Friday, April 3, 2015

Language-independent programming (Part 1; the basic motivation)

I have been gradually coming to believe that one of the biggest problems with programming is that code lives in text files that are written in a particular programming language, and that programmers directly manipulate these text files.

The improved alternative that I would like to propose is for code to live in abstract trees with reverse-compilation hints that allow it to reverse-compile differently depending on context.

Let me give you a little bit of motivation for this idea.

Let's say I'm building a complicated object for an end-user to manipulate and interact with via a computer, and I want be able to improve my end users experience of interacting with this object over time. For example, let's say I've created a computer game. If I were to write a computer game, I wouldn't give my users tools to directly modify the files that their computer stores to keep track of their progress and let them quit the game and reload it later. Instead, I would give the user the ability to play the game, and I would write utilities to allow the user to save the game... i.e. to abstract from the game state sufficient information that the program I wrote could recreate the game-state that the user had reached the next time the user loads the game.
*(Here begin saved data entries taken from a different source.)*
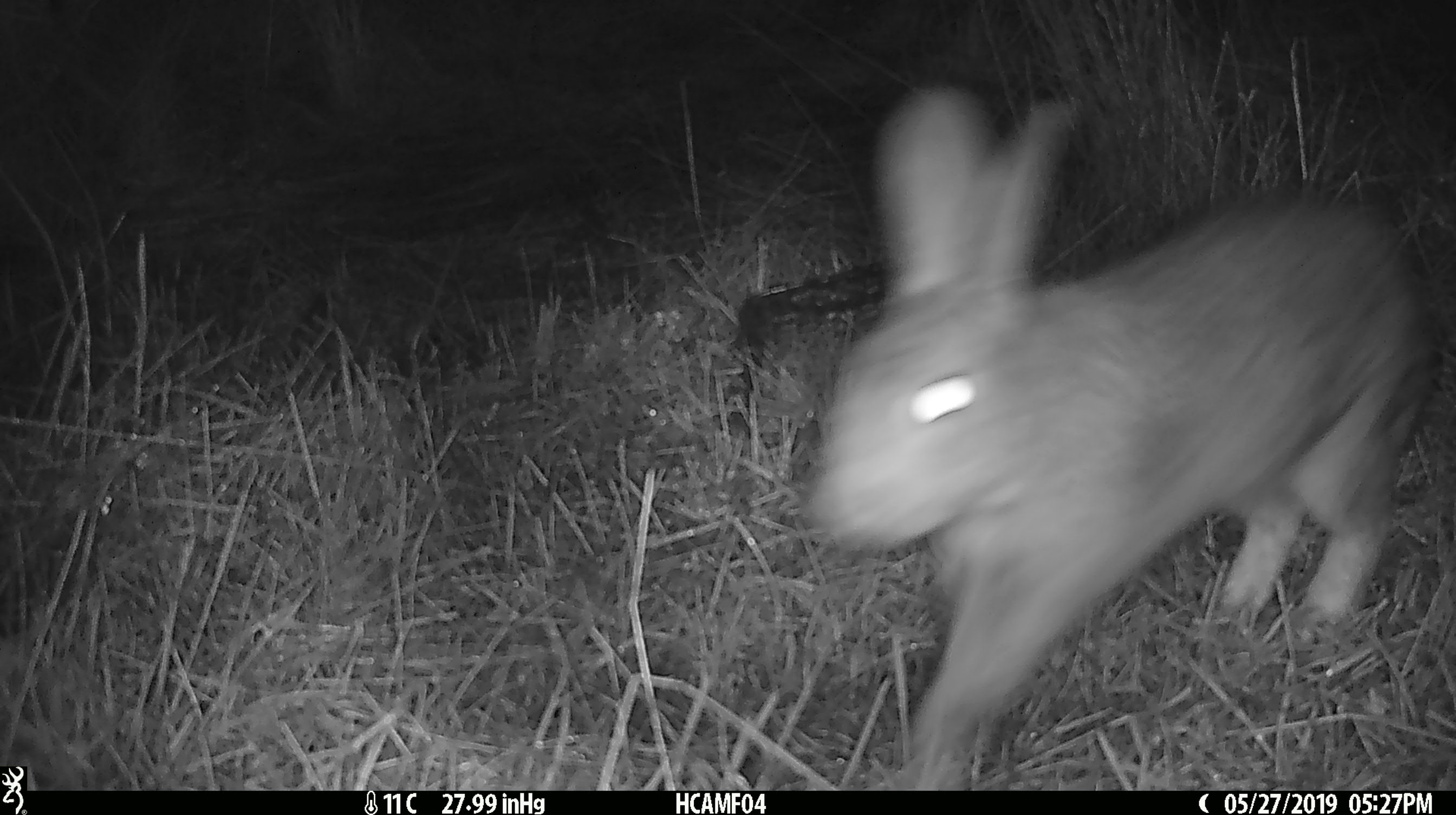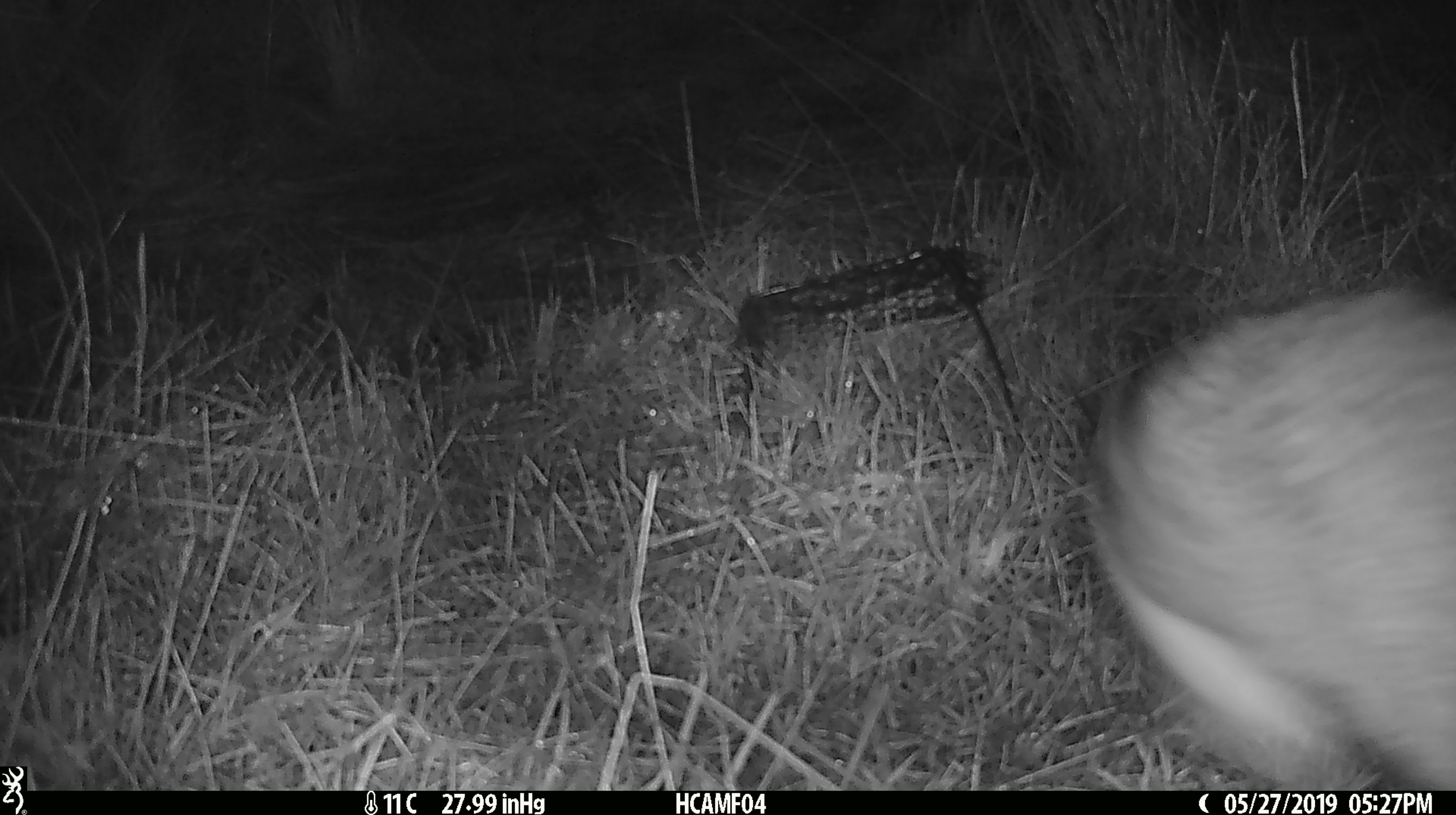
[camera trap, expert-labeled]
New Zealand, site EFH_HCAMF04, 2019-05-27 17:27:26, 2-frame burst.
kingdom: Animalia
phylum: Chordata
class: Mammalia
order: Lagomorpha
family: Leporidae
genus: Lepus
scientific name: Lepus europaeus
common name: brown hare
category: hare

This process of saving an abstraction of what the user was interacting with and then converting that abstraction back into game state later allows the game creators a lot more freedom to update the game. Let's say a particular gun is overpowered and the game creators decide that they need to nurf that gun to make the game more fair. Since the saved game-state only has a reference to that gun rather than a full description of that gun, the programmers only need to update the game, and they don't have to update the saved file at all.

Now, switch over to programming languages. Let's say I wrote a programming language in which I had statements like 'print' or 'exec' that were a little bit different from functions, mostly with regard to their syntax but that otherwise behaved a lot like functions. Let's say that after twenty years of developing this language, I decided that having these things be statements instead of functions was a bad idea for several reasons, both in terms of the way the language internally distinguishes between functions and statements (statements cannot be overridden with an alternative implementation but functions can), and how the syntax works. It's a bit clunky to have these particular concepts be key words or to have them have different syntax rules from functions.
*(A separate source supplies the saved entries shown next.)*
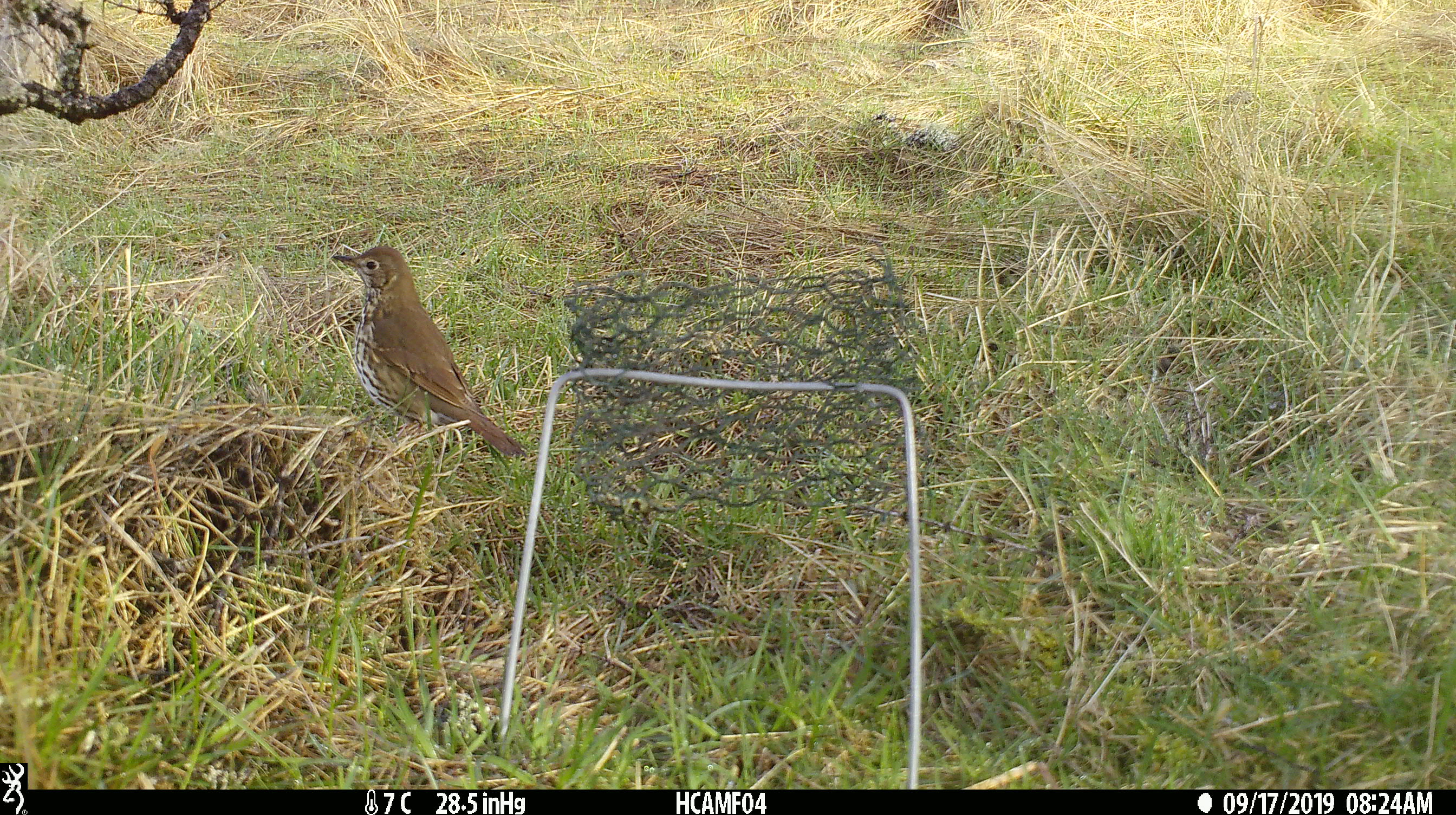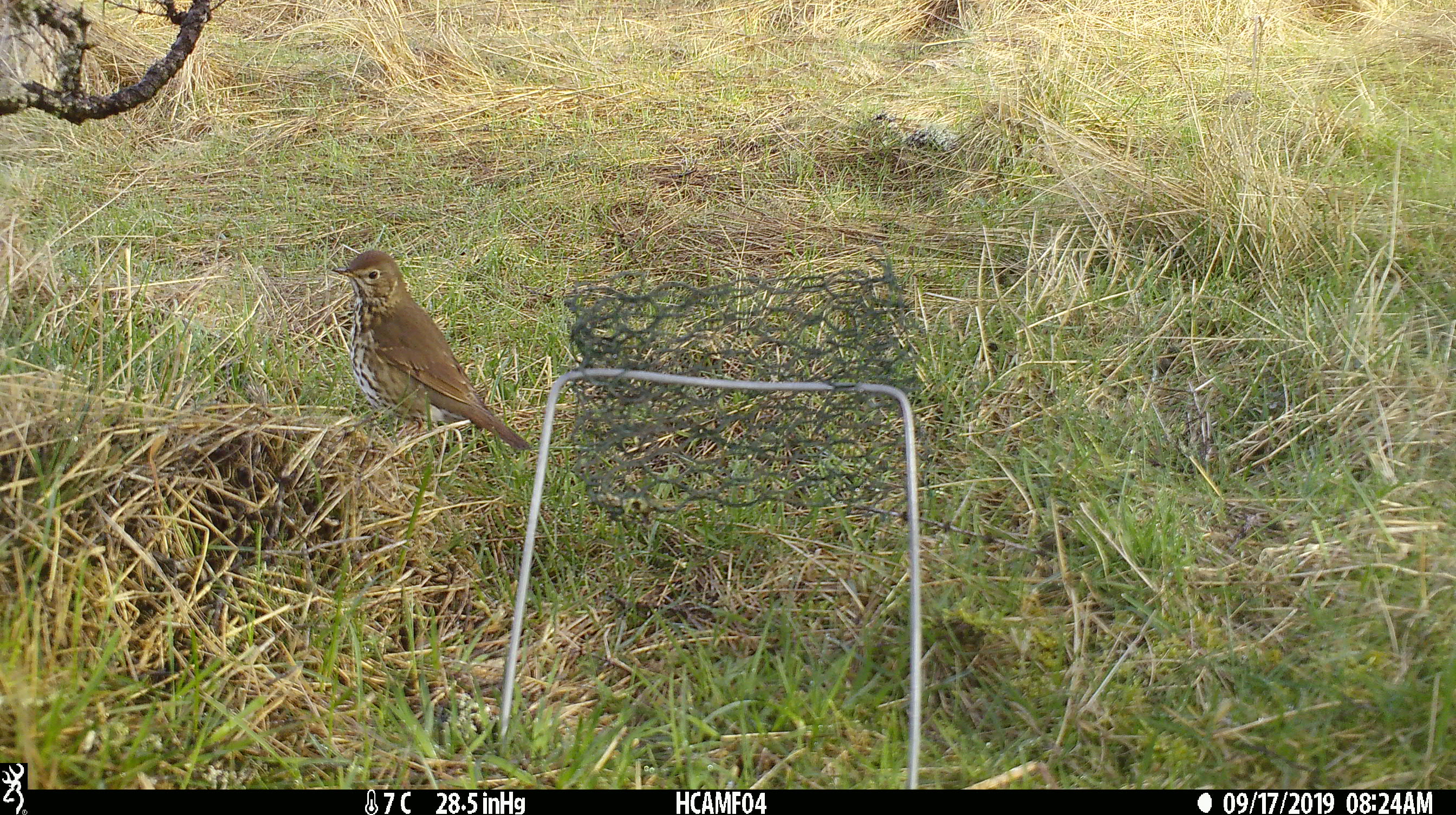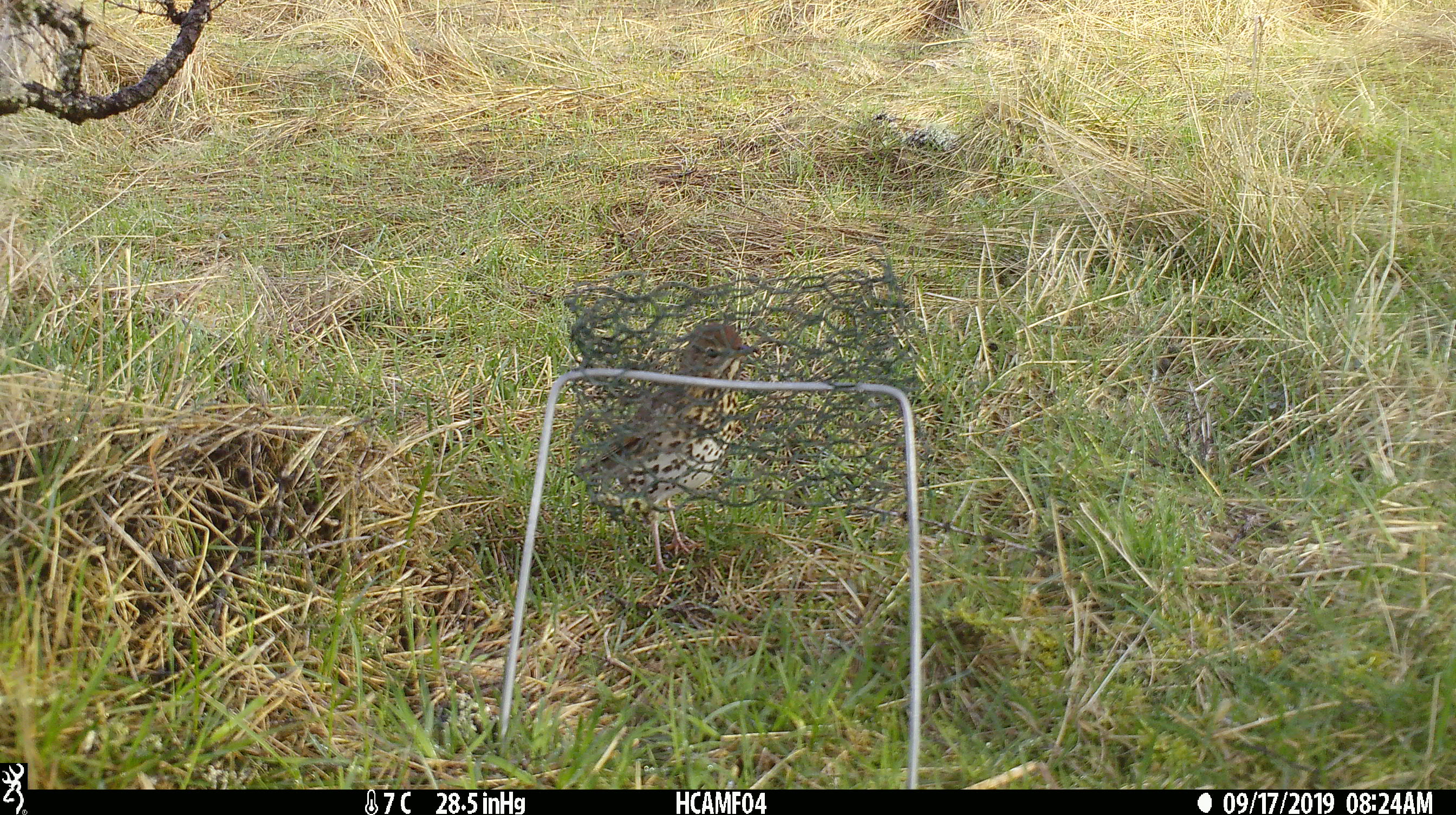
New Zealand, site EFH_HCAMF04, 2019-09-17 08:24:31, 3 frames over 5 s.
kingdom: Animalia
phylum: Chordata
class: Aves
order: Passeriformes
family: Turdidae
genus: Turdus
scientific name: Turdus philomelos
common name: song thrush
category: thrush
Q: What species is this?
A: Thrush (song thrush) (Turdus philomelos).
Now, I want to release an update to the programming language, but I really can't do it because doing so would involve requiring people who have been using the language for the past twenty years to change a whole bunch of files that use syntax that is no longer consistent with what the update would require, so instead I create a backwards-incompatible update and cease to actively update the old programming language and cause there to be a great schism between code compatible with the old way of doing things and code compatible with the new way of doing things.

It's a step forward, but it isn't a very tidy one.
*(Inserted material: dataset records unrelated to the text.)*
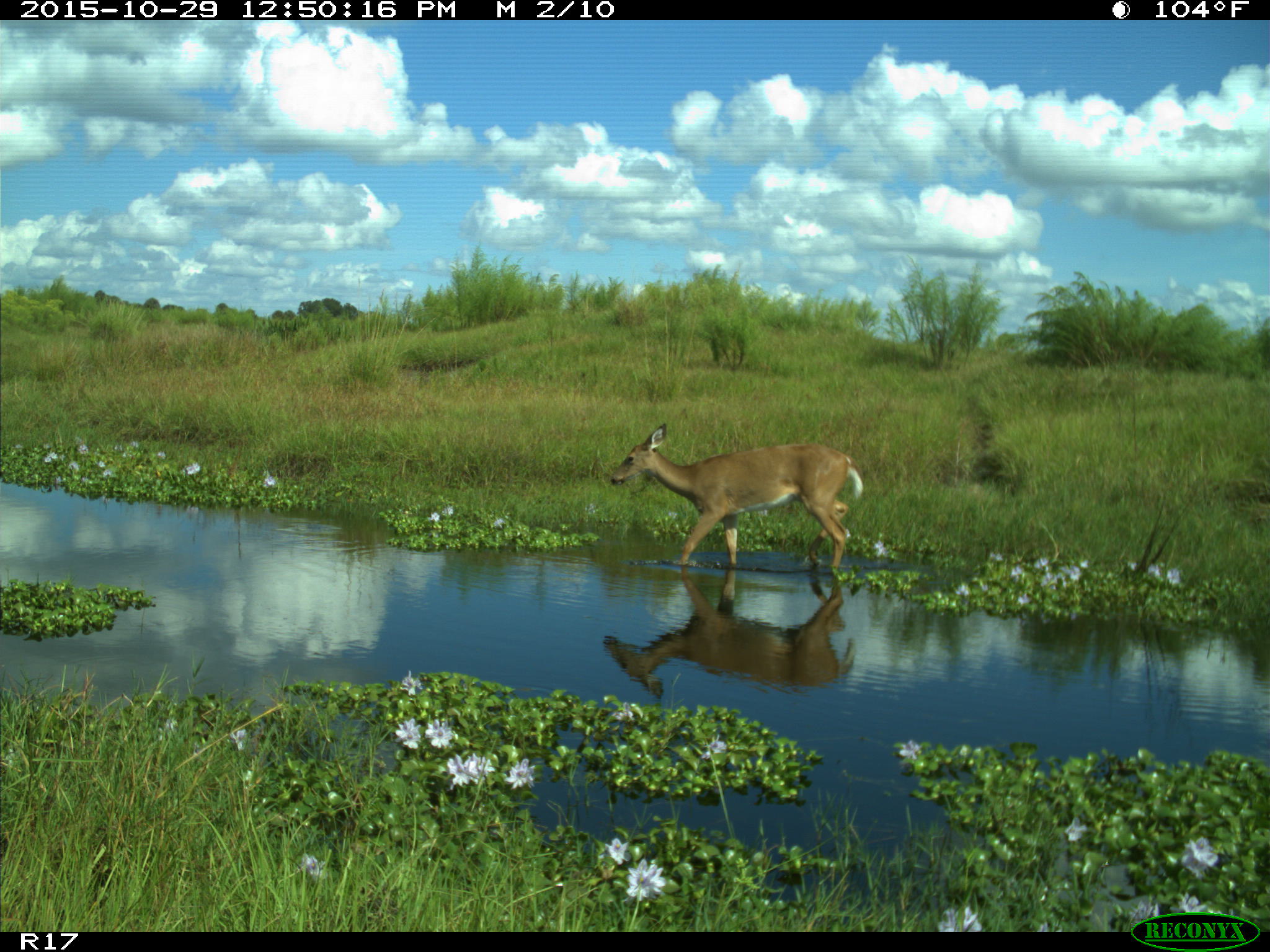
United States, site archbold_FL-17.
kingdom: Animalia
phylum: Chordata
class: Mammalia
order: Artiodactyla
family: Cervidae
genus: Odocoileus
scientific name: Odocoileus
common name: deer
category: unidentified deer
It would be a lot nicer if instead of having to update these files, we could just have them reverse-compile to the appropriate syntax when we decided that the change needed to be made. (And forward compile to behaving like functions instead of behaving like statements. To satisfy both constraints we would need something that is not truly compiled, but capable of compiling in either direction.)

Now, let's consider a second point: programmer preference.

Let's say I really don't like programs to have more than four spaces worth of indentation per line, and in fact I prefer two. My coworker would rather have eight spaces worth of indentation, and he would rather have that spaces-worth of indentation be encoded in tabs than in spaces (we're working in a language that doesn't really care which one we use). So we pick one of our preferences and stick to it, but both of us are working on other projects that we code according to our own preferences, so we occasionally get confused and write code that mixes the two.

Again, it would be a lot nicer if somehow we had the code stored in a way that would cause it to be written back to us in a manner consistent with our preferences instead of a way that forced us to look at the same file of text even though we would both rather that it be formatted in different ways from each other.

For an even stronger disagreement of preferences, we use different editors. In my co-workers editor having 100 characters to a line makes a ton of sense, but in mine, it's best to keep it to 80. Again, the same thing.

We can go even further. After we start working on this project, I realize that having
3+5 * 4
represent
32
makes a whole lot more sense to me than having it represent
23
and that furthermore, I find this representation to be significantly more readable to me than
(3+5) * 4
or
(3 + 5) * 4
My co-worker is a purist who wants to keep the traditional interpretation of parentheses and thinks that that having whitespace sensitivity for that sort of thing in a programming language is a BAD idea.

So I install a module that lets me represent the code the way I want it represented, and he leaves it set up the default way.

And all of this is just the beginning of what you could begin to do differently (and better) if you found a way to store code in something abstract with guidance for how to be reverse-compile back to what the programmer wanted.

If you were going to build this system you would start by doing something that doesn't do too much in the way of producing abstractions, but you could systematically build out and maintain this sort of system much more easily than you can systematically build out and maintain the sorts of things that people currently write.